Вероятно, болезнь эта несколько замедлила мое развитие и оказала влияние на детскую мою судьбу. Опасаясь за мою голову, мама всячески оберегала меня, и, наверное, самые серьезные размолвки между родителями случались, когда вспыльчивый отец давал мне (заслуженный, наверное) подзатыльник. Опека моей „головки“ продолжалась и в школьные годы. Вместо того чтобы как других детей гнать в школу, мама уговаривала не ходить, отдохнуть, а то и „остаться на второй годик“! Прогуливать я прогуливал так усердно, что в школе меня прозвали гостем. Но на „второй годик“ оставаться не хотел.
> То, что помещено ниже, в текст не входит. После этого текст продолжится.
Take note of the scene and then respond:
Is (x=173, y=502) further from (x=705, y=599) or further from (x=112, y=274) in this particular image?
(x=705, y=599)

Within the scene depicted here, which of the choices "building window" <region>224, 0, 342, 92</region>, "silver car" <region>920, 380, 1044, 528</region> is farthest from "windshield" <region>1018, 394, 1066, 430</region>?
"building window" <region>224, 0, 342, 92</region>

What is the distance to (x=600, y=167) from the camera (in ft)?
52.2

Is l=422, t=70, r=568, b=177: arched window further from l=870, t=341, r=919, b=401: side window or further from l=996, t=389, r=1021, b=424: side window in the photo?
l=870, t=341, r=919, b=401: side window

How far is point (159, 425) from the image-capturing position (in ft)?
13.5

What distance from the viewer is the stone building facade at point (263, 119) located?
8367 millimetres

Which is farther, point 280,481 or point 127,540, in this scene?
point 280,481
И каким-то образом дотягивал школьные дела и переходил из класса в класс.
Возможно, скудость ранних детских впечатлений связана еще и с тем, что жили мы, как уже говорилось на девятом этаже, без лифта. И носить подрастающего младенца на руках было невозможно. Так что до той поры, пока я не смог ходить по лестнице своими ногами, жизнь моя протекала дома, с прогулками на балконе. Довольно широкие пролеты лестничных и балконных перил отец заплел проволокой, чтобы я не вывалился. А летнее дачное гуляние случалось в те трудные годы не каждый год. Игрушек тоже было немного, но зато и помнятся все — и мишка большой, плюшевый, и клоун Жако, и, конечно же, конь, большой, обшитый шкурой с настоящим мехом — бело-рыжий. Конь был на качалке, раскачиваясь на ней, я научился „скакать“ по всей комнате и даже поворачиваться и снова скакать, не слезая с седла. Родители поощряли мое рисование, хвалили и радовались каждому рисунку, а пластилиновые мои фигурки отец формовал в гипсе и отливал, расплавляя свинцовые тюбики от масляных красок. И где он брал эти тюбики? Наверное, у своих вхутемасовских студентов, потому что ни ему, ни маме в те годы было не до масляной живописи» [245].
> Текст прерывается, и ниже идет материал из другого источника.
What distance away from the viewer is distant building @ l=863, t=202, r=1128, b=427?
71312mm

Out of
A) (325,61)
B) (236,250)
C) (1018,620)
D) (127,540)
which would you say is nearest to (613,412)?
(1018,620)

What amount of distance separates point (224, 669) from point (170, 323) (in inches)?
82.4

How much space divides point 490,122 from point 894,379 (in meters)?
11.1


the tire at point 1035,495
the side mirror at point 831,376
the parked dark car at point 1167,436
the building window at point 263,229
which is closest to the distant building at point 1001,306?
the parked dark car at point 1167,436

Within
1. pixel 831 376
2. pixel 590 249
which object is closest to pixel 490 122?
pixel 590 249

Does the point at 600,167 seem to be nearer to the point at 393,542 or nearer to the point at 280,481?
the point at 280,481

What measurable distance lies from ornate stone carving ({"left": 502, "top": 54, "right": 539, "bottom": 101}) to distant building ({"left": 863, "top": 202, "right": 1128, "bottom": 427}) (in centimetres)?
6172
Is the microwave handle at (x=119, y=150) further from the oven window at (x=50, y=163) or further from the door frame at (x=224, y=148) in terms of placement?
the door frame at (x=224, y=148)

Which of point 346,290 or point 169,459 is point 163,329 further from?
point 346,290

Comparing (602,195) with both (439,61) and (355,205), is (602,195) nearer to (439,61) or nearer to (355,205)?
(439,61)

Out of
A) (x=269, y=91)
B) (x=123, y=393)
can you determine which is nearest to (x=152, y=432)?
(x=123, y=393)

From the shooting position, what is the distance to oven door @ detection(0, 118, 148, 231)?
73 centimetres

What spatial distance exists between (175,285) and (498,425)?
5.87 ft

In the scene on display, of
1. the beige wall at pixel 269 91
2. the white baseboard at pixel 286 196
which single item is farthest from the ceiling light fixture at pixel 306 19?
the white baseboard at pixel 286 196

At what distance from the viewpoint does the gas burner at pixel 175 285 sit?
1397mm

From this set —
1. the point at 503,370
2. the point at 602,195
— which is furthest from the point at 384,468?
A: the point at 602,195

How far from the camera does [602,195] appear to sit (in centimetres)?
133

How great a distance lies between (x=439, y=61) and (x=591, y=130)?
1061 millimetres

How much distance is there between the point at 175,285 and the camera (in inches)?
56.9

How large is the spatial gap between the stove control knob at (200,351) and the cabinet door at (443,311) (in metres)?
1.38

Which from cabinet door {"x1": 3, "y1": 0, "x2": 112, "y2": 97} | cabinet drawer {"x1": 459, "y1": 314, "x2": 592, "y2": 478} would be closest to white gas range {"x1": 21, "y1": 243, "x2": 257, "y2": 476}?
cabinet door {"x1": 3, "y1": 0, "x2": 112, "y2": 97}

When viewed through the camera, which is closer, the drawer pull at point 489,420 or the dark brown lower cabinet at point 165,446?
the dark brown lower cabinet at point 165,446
Отлитые Петром Васильевичем свинцовые фигурки сохранились. Вылепленные руками четырехлетнего ребенка звери: «козел», «верблюд со всадником», «волчонок», «олень», «курица», «лисичка», — и целые сложные композиции: дерево с белкой на ветке и петухом на верхушке, карусель, гнездо с птенцами напоминают первобытную скульптуру, «тотемы» дикарей. К слову сказать, отлить их было совсем не просто — требовалось подлинное мастерство «литейщика».